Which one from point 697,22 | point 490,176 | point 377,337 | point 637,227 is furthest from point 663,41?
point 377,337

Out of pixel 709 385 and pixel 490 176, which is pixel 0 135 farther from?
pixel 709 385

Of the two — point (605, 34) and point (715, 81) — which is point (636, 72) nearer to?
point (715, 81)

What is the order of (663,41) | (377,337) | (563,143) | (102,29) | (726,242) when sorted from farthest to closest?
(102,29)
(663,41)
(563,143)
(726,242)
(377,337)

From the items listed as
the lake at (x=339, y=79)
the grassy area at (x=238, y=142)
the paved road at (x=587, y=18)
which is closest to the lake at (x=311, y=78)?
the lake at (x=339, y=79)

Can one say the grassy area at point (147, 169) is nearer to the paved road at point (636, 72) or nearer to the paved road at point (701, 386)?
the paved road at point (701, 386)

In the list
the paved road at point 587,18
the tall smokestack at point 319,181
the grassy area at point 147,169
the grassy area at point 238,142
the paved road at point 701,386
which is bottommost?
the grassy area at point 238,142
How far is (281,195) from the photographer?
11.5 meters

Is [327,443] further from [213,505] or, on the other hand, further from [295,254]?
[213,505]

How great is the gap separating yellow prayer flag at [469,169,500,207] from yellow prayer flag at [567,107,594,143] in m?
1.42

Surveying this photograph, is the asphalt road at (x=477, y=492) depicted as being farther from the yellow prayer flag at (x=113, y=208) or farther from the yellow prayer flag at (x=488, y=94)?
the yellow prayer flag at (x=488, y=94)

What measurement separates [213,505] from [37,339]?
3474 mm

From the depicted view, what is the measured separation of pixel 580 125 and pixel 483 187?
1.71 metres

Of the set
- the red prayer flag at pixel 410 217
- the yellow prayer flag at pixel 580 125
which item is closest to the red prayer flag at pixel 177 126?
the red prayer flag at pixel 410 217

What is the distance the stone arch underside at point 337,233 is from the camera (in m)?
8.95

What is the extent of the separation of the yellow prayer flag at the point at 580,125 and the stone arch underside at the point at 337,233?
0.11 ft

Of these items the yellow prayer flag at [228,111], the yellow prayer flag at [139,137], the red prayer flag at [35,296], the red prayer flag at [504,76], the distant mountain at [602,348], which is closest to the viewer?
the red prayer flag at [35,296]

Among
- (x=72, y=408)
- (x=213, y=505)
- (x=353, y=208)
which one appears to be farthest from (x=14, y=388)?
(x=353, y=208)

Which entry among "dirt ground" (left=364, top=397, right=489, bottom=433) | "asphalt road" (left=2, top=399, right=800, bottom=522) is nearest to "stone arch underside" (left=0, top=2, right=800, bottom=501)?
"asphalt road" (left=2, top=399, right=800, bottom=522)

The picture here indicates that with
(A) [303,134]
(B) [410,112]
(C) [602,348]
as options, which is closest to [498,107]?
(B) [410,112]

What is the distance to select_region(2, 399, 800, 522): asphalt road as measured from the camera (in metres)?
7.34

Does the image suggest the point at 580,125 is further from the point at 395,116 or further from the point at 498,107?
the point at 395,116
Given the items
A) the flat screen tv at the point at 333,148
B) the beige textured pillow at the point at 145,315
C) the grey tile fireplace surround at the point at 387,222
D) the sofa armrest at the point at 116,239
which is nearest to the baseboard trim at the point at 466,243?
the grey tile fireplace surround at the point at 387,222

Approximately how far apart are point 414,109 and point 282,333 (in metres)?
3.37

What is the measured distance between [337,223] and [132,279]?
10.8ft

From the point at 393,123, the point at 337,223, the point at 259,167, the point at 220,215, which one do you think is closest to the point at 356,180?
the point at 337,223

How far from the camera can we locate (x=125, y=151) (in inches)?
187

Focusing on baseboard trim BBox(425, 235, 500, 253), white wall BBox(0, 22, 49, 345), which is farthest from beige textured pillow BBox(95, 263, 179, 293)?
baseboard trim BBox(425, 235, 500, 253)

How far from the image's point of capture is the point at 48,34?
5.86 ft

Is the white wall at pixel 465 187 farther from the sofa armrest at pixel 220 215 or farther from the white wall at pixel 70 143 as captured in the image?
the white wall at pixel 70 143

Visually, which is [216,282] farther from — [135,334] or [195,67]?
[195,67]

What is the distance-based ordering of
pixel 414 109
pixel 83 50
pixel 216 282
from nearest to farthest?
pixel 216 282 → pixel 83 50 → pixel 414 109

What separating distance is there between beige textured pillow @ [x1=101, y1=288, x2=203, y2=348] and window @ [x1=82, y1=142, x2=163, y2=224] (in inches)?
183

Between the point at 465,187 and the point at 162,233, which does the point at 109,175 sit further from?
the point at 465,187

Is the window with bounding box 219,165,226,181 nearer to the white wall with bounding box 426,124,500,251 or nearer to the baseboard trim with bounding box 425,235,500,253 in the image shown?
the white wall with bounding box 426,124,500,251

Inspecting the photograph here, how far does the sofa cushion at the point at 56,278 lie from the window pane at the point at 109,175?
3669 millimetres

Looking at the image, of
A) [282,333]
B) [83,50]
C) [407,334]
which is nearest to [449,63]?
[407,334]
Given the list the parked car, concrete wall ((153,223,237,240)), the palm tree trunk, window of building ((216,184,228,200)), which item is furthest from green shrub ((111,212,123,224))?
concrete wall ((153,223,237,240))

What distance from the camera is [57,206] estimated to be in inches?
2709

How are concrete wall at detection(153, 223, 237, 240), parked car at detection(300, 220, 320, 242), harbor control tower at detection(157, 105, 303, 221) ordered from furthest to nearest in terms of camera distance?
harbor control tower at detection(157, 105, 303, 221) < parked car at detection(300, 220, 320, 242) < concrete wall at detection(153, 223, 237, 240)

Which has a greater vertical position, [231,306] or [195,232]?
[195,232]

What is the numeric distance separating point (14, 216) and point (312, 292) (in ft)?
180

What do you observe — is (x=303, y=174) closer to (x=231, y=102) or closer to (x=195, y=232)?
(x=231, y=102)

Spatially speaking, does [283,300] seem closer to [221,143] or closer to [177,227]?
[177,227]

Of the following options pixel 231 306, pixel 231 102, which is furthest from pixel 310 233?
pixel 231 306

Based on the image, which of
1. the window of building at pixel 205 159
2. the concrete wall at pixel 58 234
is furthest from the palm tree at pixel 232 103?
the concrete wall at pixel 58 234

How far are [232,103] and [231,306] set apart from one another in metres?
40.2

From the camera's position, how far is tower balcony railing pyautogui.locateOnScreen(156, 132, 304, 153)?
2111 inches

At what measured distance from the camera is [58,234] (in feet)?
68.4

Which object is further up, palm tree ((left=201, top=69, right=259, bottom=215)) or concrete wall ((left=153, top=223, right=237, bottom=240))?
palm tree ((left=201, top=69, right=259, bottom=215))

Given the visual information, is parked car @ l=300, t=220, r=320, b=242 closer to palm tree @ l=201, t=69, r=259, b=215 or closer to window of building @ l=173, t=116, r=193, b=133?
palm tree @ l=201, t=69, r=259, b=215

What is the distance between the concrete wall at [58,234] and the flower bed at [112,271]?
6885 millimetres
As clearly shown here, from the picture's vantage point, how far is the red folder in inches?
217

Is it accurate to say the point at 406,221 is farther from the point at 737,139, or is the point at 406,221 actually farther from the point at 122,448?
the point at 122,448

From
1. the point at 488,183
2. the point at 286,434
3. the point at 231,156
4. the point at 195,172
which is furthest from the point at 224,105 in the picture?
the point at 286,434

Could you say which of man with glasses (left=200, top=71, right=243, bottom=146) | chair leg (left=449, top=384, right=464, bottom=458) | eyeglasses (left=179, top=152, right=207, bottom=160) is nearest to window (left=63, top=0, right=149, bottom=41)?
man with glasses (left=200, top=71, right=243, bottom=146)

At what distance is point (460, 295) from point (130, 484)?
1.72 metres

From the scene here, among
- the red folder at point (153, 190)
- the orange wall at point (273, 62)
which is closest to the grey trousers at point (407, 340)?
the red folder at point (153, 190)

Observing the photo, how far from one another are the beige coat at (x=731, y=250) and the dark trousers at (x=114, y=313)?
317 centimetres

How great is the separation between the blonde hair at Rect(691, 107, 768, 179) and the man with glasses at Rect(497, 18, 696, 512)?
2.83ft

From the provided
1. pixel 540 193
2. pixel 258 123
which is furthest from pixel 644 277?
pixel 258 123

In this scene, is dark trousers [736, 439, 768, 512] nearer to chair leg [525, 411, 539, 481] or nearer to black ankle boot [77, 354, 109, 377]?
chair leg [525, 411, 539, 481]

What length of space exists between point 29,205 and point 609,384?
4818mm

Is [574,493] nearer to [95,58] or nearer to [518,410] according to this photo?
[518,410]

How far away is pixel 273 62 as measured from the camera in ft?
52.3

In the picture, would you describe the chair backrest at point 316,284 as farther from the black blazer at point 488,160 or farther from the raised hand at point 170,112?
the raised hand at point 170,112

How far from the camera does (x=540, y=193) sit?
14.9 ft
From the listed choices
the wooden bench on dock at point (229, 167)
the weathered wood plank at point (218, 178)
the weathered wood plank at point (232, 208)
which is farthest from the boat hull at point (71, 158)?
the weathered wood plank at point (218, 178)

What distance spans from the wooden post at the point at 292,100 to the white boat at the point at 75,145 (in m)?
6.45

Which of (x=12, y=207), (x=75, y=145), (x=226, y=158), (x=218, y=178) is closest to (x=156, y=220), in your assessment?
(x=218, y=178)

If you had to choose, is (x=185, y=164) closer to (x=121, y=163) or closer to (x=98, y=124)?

--------

> **SHORT EXERCISE**
Reproduce word for word the part of the records that begins with the line containing "In the picture, would" and runs through the end of the records, both ends included.

> **RESULT OF THIS TASK**
In the picture, would you describe the chair backrest at point 316,284 as farther from the black blazer at point 488,160 or farther from the raised hand at point 170,112?
the raised hand at point 170,112

How far from the camera does (x=540, y=193) sit?
14.9 ft
From the listed choices
the wooden bench on dock at point (229, 167)
the weathered wood plank at point (218, 178)
the weathered wood plank at point (232, 208)
which is farthest from the boat hull at point (71, 158)?
the weathered wood plank at point (218, 178)

What distance spans from the wooden post at the point at 292,100 to the white boat at the point at 75,145 (in m)?
6.45

Which of (x=12, y=207), (x=75, y=145), (x=226, y=158), (x=218, y=178) is closest to (x=156, y=220), in your assessment?
(x=218, y=178)

If you had to choose, is (x=185, y=164) closer to (x=121, y=163) or closer to (x=98, y=124)?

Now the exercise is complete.